Scenario Advanced Python Python AWS Scripting

boto3 Retry Decorator with Exponential Backoff for ThrottlingException

Python decorator that adds automatic retry logic with exponential backoff and jitter to any boto3 API call, handling ThrottlingException and transient AWS errors.

January 20, 2025 9 min read ~20 min to complete DB
The Situation

Production resilience — AWS throttles API calls per account per region. Batch scripts that call describe_instances 500 times will hit limits. Automatic retry with backoff is essential.

5 Steps
5 Services Used
~20 min Duration
Advanced Difficulty

Problem Statement

Your compliance script calls describe_instances in a loop across 50 regions and 20 accounts. After 30 seconds, you start getting ThrottlingException: Rate exceeded. Without retry logic, your script crashes and you have incomplete data. With exponential backoff, it slows down automatically and completes successfully.

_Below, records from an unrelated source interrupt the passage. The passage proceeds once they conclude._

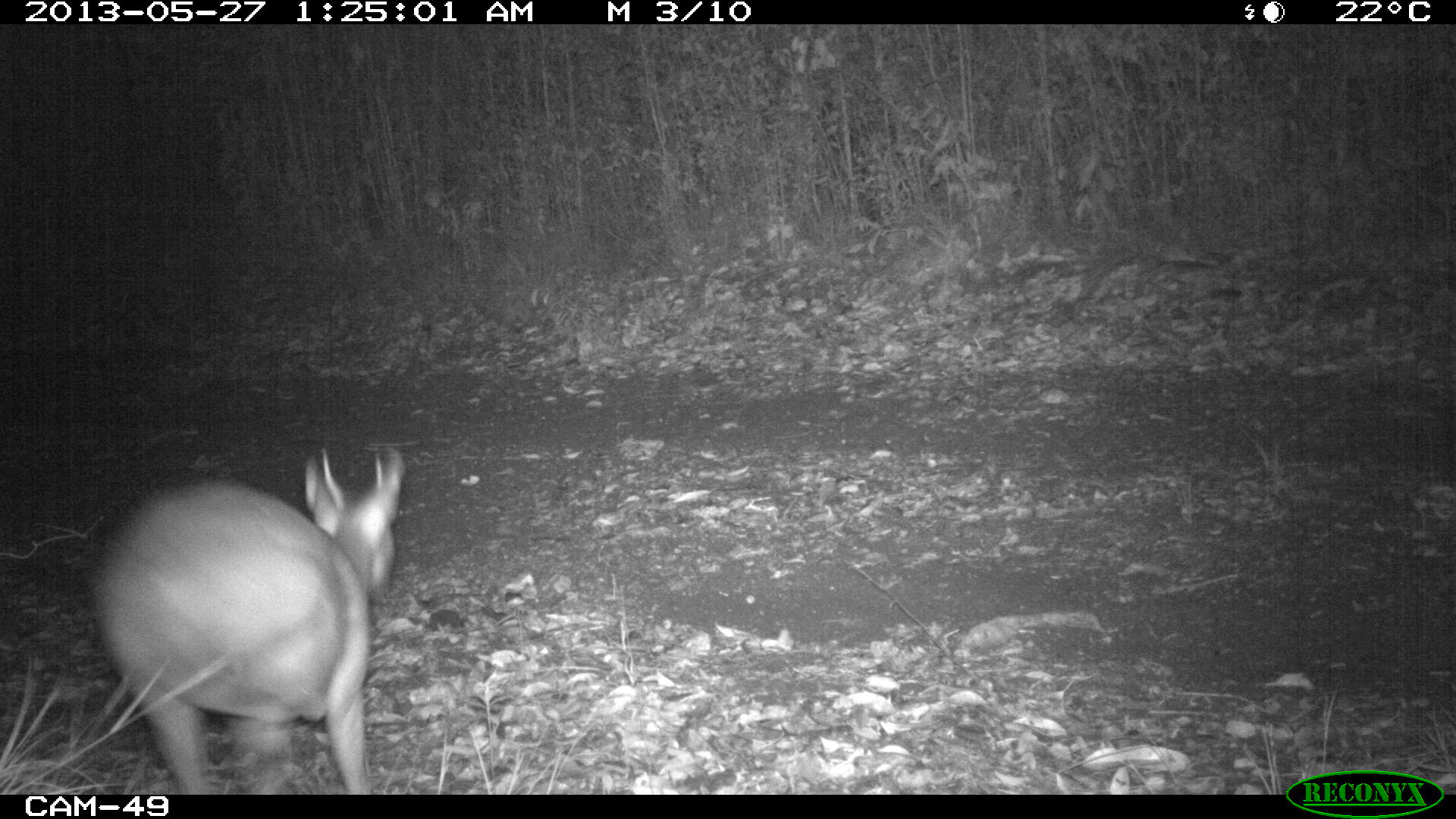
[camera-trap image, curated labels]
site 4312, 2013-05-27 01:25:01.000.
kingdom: Animalia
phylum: Chordata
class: Mammalia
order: Artiodactyla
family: Cervidae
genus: Mazama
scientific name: Mazama temama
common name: central american red brocket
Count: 1.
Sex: male.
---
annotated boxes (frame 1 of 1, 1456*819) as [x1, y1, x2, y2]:
mazama temama: [90, 442, 406, 795]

Why Exponential Backoff + Jitter?

Naive retry (bad):     retry immediately → still throttled → fail
Fixed delay (better):  wait 1s → retry → wait 1s → retry
Exponential (good):    wait 1s → 2s → 4s → 8s → 16s (backs off)
Exponential + Jitter (best): 0.8s → 1.7s → 3.9s → 7.2s (avoids thundering herd)

Jitter adds random variation so that 100 concurrent threads don’t all wake up and retry at the same moment — which would just cause another wave of throttling.


Complete Decorator

import boto3
import time
import random
import functools
import logging
from botocore.exceptions import ClientError
from botocore.config import Config

logger = logging.getLogger(__name__)


# ── Decorator: add retry to any function ─────────────────────────
def aws_retry(
    max_retries: int   = 5,
    base_delay: float  = 0.5,
    max_delay: float   = 30.0,
    jitter: bool       = True,
    retryable_errors: set = None,
):
    """
    Decorator that wraps any function with automatic retry logic.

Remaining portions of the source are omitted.